The Student Committee on Undergraduate Education will recommend a revamp of the College sector requirements and increased academic support for first-generation, low-income students to the University in its White Paper on Monday.
SCUE releases a White Paper every five years recommending long-term changes to Penn's academic policies. This year, SCUE is releasing the White Paper that was originally scheduled to come out in early 2020, College senior and former SCUE Chair External Carson Eckhard said. The 2020 White Paper was pushed back when classes were moved online in March 2020, and SCUE focused on lobbying for academic policies such as pass/fail to ease the transition to online learning.
This year’s paper makes recommendations in four categories: access and equity, one University, wellness, and shared academic experiences, Engineering junior and SCUE Chair External Aidan Young said.
Young said that the recommendations in the paper are based on the concerns of SCUE members, as well as focus groups and surveys of Penn students. He added that over the next five years or more, SCUE will work with administrators to implement the recommended policies.
SCUE's five-year White Paper tradition dates back to its 1965 founding. Previous White Papers have led to the creation of fall break, pass/fail grading, and coeducation in the College.
Young said that SCUE will recommend that Penn restructure its sector requirements to create broad clusters of subjects that will allow students to have more flexibility in how they fulfill requirements. For example, he said, a STEM cluster might require students to take any three courses in that cluster to allow for more choices.
Under the current system, students must take one class each in the Physical World, Living World, and Natural Sciences and Mathematics sectors.
In the cluster system SCUE proposed, a student would be able to take four humanities courses of their choice and three STEM courses of their choice, with a final capstone project to integrate what they've learned in the classes.
“Right now, the sector requirement focuses on a lot of breadth — and not a ton on depth — just because there's so many different kinds of disparate sections that people have to fulfill,” Young said.

□ □ □ □

Activity list:
(A) According to the article on SCUE's White Paper, what four categories do this year's recommendations cover?
(B) Write the next few paragraphs of the article on SCUE's White Paper, picking up after its final sentence.

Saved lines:
□ □ □ □

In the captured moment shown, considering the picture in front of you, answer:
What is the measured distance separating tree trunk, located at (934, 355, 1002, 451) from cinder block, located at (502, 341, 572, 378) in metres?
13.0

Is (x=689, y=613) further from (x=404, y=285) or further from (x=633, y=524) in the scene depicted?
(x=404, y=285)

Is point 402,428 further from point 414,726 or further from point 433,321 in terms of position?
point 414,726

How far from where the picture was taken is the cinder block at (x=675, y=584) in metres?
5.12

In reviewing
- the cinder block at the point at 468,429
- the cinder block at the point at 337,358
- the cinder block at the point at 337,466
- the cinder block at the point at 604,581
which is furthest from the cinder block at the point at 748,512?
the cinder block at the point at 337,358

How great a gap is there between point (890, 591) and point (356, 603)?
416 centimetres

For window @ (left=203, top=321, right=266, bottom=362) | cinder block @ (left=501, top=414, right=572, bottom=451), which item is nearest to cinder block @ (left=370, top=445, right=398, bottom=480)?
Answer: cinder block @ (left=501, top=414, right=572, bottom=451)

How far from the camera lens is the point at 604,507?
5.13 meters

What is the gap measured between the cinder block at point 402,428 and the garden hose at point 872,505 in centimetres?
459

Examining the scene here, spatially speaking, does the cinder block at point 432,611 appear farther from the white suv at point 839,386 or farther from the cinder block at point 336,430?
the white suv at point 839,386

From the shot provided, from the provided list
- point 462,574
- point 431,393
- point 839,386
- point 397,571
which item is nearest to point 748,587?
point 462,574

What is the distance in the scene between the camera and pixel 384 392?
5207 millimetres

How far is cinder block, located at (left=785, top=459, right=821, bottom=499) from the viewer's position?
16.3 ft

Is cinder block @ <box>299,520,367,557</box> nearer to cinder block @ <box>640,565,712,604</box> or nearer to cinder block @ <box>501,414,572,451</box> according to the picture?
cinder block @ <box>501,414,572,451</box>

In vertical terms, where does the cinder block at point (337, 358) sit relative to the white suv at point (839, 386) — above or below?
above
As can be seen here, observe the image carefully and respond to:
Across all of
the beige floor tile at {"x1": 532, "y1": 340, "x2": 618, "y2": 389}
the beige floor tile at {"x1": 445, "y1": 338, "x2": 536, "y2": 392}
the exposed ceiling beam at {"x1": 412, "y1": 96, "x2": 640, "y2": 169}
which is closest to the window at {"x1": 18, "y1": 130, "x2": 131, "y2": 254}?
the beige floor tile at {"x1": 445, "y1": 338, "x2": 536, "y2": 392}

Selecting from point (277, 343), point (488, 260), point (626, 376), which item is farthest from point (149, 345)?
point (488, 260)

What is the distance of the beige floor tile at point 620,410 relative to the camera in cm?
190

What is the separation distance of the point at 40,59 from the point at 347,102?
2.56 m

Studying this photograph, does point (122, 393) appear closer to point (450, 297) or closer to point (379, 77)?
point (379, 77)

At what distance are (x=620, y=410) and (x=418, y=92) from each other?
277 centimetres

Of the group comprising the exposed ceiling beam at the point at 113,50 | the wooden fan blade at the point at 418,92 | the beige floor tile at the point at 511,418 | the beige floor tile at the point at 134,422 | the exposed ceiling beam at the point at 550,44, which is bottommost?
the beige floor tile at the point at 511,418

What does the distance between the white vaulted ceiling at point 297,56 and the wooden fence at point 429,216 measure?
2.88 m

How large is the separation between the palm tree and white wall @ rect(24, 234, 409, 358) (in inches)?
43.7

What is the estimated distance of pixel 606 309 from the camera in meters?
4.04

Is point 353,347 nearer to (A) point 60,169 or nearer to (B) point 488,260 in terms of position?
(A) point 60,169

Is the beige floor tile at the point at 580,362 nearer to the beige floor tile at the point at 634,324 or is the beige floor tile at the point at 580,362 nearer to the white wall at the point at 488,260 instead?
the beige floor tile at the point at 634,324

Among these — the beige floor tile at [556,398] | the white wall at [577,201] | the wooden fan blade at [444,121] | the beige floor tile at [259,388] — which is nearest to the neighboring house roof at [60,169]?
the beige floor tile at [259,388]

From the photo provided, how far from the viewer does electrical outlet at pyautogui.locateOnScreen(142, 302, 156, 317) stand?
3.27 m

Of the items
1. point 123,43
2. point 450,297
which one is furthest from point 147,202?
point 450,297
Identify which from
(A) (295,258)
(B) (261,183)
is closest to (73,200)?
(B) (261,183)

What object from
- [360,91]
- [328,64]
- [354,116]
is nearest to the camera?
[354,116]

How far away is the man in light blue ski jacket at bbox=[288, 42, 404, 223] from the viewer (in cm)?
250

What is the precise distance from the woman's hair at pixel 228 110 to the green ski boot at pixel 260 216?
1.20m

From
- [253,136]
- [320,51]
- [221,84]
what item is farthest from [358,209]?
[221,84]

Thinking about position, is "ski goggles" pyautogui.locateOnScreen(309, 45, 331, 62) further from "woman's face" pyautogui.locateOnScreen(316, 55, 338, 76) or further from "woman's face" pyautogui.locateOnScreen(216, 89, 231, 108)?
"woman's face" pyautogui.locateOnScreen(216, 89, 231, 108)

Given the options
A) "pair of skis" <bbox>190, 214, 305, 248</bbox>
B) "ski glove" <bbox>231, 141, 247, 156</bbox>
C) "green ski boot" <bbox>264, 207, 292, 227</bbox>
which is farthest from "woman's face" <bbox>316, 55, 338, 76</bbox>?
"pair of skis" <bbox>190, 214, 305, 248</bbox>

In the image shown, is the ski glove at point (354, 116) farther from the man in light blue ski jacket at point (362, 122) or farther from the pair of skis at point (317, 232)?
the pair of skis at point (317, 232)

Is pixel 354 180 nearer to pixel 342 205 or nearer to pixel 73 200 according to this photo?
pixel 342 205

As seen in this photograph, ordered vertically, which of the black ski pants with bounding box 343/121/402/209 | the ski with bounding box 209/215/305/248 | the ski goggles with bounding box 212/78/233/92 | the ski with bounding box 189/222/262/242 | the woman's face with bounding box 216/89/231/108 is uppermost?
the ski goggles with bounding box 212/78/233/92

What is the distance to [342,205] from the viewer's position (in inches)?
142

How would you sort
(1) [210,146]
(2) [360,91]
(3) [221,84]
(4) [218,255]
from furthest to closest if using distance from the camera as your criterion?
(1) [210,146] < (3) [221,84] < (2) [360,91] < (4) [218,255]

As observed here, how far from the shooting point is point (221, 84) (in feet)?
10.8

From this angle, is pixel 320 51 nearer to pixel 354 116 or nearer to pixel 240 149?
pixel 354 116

□ □ □ □

Task-by-task results:
(A) Access and equity, one University, wellness, and shared academic experiences.

(B)
Eckhard said to promote wellness, SCUE recommends that Penn implement online scheduling for Counseling and Psychological Services. Currently, students have to call CAPS to schedule an appointment, which Eckhard said can create an unnecessary barrier for students receiving support. The White Paper also calls on Penn to hire more CAPS clinicians and increase CAPS' ability to provide long-term care for students who cannot afford treatment outside Penn.
College and Wharton senior and former SCUE Chair Internal Karen Herrera said that the access and equity section will make recommendations for how the University can help FGLI students transition to Penn. She said that FGLI students may find STEM courses at Penn particularly difficult because they may not have had access to the Advanced Placement or college-level STEM classes that some of their peers did in high school.
Herrera added that the White Paper will recommend the implementation of subject-specific summer preparation programs to provide students with proper background knowledge for college-level STEM courses, which Herrera said may be especially helpful for FGLI students.
“We really think that this can even up the playing field and prepare students when they come into Penn,” Herrera said.
The access and equity section also focuses on improving the reliability of Penn Accessible Transit, a resource that provides rides to students with disabilities, which SCUE learned through focus groups is often unreliable or late, causing students to miss class.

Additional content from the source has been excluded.